Local doctor offers advice for those with autoimmune diseases amid virus outbreak

Tracking Coronavirus

KANSAS CITY, Mo — COVID-19 can be especially dangerous for some people with compromised immune systems.

The number of people killed by the virus continues to mount, and most involve people with underlying medical conditions.

There are more than 200 different kinds of autoimmune diseases, so depending upon what kind, the threat of COVID-19 could be more serious.

“The problem with COVID-19 and with this coronavirus is that none of us have been exposed to it before, so none of us have antibodies to fight it,” said Dr. Jane Murray of Sastun Associates.

When the body senses an outside danger has entered it, the immune system attacks it. In people with autoimmune disease, it also attacks healthy tissue.

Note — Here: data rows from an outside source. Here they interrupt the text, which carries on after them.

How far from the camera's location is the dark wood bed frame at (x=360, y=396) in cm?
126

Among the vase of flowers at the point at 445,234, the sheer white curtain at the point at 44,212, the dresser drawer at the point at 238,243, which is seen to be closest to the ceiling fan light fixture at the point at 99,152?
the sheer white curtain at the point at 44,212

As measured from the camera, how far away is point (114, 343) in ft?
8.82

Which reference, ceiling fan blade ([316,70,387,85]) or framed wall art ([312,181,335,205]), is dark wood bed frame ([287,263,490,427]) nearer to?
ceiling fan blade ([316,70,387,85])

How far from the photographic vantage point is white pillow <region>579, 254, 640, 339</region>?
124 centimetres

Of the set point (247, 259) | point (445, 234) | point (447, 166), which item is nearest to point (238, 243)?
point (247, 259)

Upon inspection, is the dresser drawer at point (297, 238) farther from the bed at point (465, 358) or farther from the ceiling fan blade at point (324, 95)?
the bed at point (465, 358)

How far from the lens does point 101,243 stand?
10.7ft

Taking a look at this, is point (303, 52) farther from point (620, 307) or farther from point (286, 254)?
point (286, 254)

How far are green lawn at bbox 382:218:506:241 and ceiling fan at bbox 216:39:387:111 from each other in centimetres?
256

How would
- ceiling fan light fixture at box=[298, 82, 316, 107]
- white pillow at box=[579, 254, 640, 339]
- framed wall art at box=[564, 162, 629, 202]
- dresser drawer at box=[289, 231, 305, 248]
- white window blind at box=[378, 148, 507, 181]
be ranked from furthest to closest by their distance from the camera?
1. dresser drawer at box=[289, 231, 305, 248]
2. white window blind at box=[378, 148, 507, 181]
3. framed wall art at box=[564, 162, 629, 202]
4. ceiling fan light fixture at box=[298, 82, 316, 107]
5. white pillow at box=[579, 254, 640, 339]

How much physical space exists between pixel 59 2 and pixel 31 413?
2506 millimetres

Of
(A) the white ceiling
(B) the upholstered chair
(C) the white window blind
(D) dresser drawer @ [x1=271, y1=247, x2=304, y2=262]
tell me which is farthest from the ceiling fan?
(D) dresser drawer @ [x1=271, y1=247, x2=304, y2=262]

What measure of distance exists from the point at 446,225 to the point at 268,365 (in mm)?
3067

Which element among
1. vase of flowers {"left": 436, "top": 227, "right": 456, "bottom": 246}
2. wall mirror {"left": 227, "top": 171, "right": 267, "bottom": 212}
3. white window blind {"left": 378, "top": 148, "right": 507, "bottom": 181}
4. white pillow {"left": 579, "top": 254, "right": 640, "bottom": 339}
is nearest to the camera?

“People that have autoimmune diseases may not respond as a person without such a condition to an infection like a new virus bacteria that’s in the environment,” Murray said.

The treatment for some autoimmune diseases like rheumatoid arthritis and Crohn’s disease is immunosuppressive drugs to stop the attack. Those people may be at greater risk of developing an infection and more severely.

“It’s possible that they could be in that group that is at much higher risk to develop an pneumonia and pneumonitis that we see people to go to the hospital,” Murray said.

Murray specializes in integrative and functional medicine.

She said folks on immunosuppressive drugs should absolutely stay home. The prognosis for people with other types of autoimmune diseases is not quite as bleak.

“I think you’re in an intermediate category,” she said.

“People with an autoimmune disease like Hashimoto’s and many of the others that are not at the stage of needing an immunosuppressive drug, I think still need to be quite careful. Really be aware of good hand hygiene and I’m now convinced, after some things that I’ve been reading about, wearing masks even if you don’t feel sick is really important.”

Besides following good hygiene and social distancing rules, Murray said the immune system works best when the cells are well supported, which means a healthy diet, a lot of liquids and plenty of sleep.

“It’s not like we’re helpless. It’s not like something just attacked us and we can’t do anything, we can prevent it,” Murray said. “And if we do not feel well, even if we don’t have any kind of autoimmune condition, don’t go anywhere. Stay home. Really be serious about this.”

Experts warns people who are on immunosuppressive drugs might not get a fever, so be sure to be aware of the other symptoms of COVID-19 like a dry cough, tiredness and difficulty breathing.

Do not stop taking any medication without talking to your doctor.